Yesterday, I´ve watched Dark Days (2000), a documentary directed by Marc Singer, that shows the lives of those who dwell in an abandoned New York city railroad tunnel, and it seems to me that John Saul has been highly inspired by this film. Even, the great words that I supposed belonged to him ¨a houseless is not a homeless,¨  or similar, were stated by one of the dwellers, at the beginning.
There is also a woman, crying for her lost child, the cooking, the drugs, comradery, fights and explanations of ways of earning some money.
The film, that has won many festival awards, is sometimes criticized because of the blurry images and the sound, but after all it is a great testimony of the habitat and lives of underground inhabitants who feel they do have a home, a subject that is also present in Saul´s novel. 
Today, I´m sharing some screen shots I´ve taken from my computer. My recommended for architects and sociologists.

Thursday, July 18, 2013

Discussions on Huntington Beach AES Generating Station

I have some different feelings about the Huntington Beach AES Generating Station, and it seems I am not the only one. This building is very close to Downtown Huntington Beach, with all its new architectural developments and worst of all it is located next to a park of mobile homes and in front of the beach.
Whoever sees it, could think this is not a nice area and residents from the mobile homes park, complain that the value of the land is diminished by the presence of the industrial building.
Besides, it is pretty impressive to see the white smoke puffing from the chimneys and I must correct myself: it is vapor not smoke, but it looks like smoke and discussions have arisen in consequence: this is pollution (?), while the defenders of the plant say no, or just a little.

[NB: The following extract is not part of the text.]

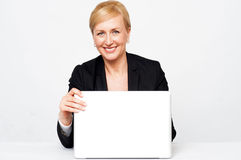 Secretary holding laptop flap, about to close Stock Images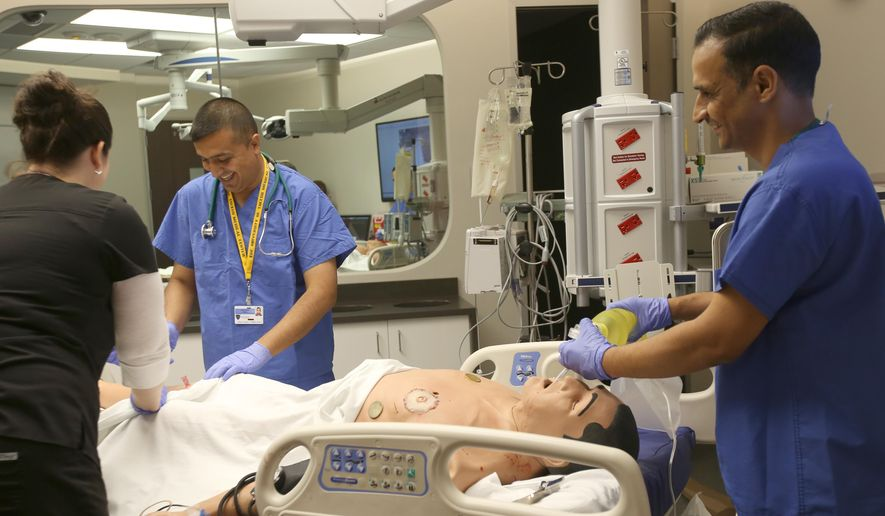 ADVANCE FOR WEEKEND EDITIONS, SEPT. 3-5 - In this Tuesday, Aug.  23, 2016 photo, Dr. Qusay Al Obaidi, center, and Dr. Saad Mijbad, right, work with registered nurse Katie Bush, left, as they intubate and treat a teaching dummy who was set up to simulate a gunshot victim at the Interprofessional Immersive Simulation Center at the University of Toledo Medical College  in Toledo, Ohio. Both doctors are from Iraq and are in the first week of a four week training program in emergency medicine. (Katie Rausch/The Blade via AP)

But it wasn´t until I have seen the wonderful exhibition on line Form and Landscape that I paid attention again to the beauty of the engineer design of AES Generating Station.
Looking at it as an isolated building, and considering it is a landmark for many surfers, I´ve changed my mind.
And, without knowing it would be demolished in the coming years, I had this feeling of losing it for ever. So, last week, while my husband was driving West in Pacific Coast Highway, I told him to slow down, I had to take some pictures for my archive, even from the car.
Today, I´ve learnt about its replacement. I´m copying an excerpt from OC Register:

HUNTINGTON BEACH – The towering stacks on Pacific Coast Highway that have served as a Huntington Beach landmark for decades are expected to be leveled to make way for what is being touted as a more environmentally friendly power plant.
It will be a bittersweet farewell when the stacks, called electricity generating units, are pulled down more than five years from now as part of a revamp for the AES Huntington Beach Generating Station. On one hand, they are a familiar sight for boaters, surfers and motorists along the coast; on the other, their destruction will mean cleaner energy production in Huntington Beach.
New state requirements have prompted AES Huntington Beach to come up with a plan to reduce the impact on the environment by changing the way it uses natural gas to provide energy to the community.
"We're not changing the fuel, we're changing the technology," said AES project manager Jennifer Didlo.
The Huntington Beach Energy Project will replace the Huntington Beach Generating Station, which has been running on Pacific Coast Highway and Newland Street since 1958. Changes will include using air to cool generators instead of sea water and using new technology that will allow the proposed plant to power up and be shut off quickly, Didlo said.
The plant will also have lower-profile buildings and give up the industrial look the facility has had for decades.
Roger Johnson, deputy director of siting for the California Energy Commission, said AES is the first company to submit an application to build a new facility but several companies across the state have met with state officials and talked about starting work to revamp their power plants.
"This is pretty good news for California to get these new modern projects replacing the older ones," he said. "When I look at (AES's) application those benefits they describe are expected to occur."
But before Surf City can see this new forward-thinking power plant, the plans have to go through the licensing and approval process. AES will also have to secure long-term contracts with an energy company.
Keep on reading the article with the readers´ comments. You´ll see the different opinions.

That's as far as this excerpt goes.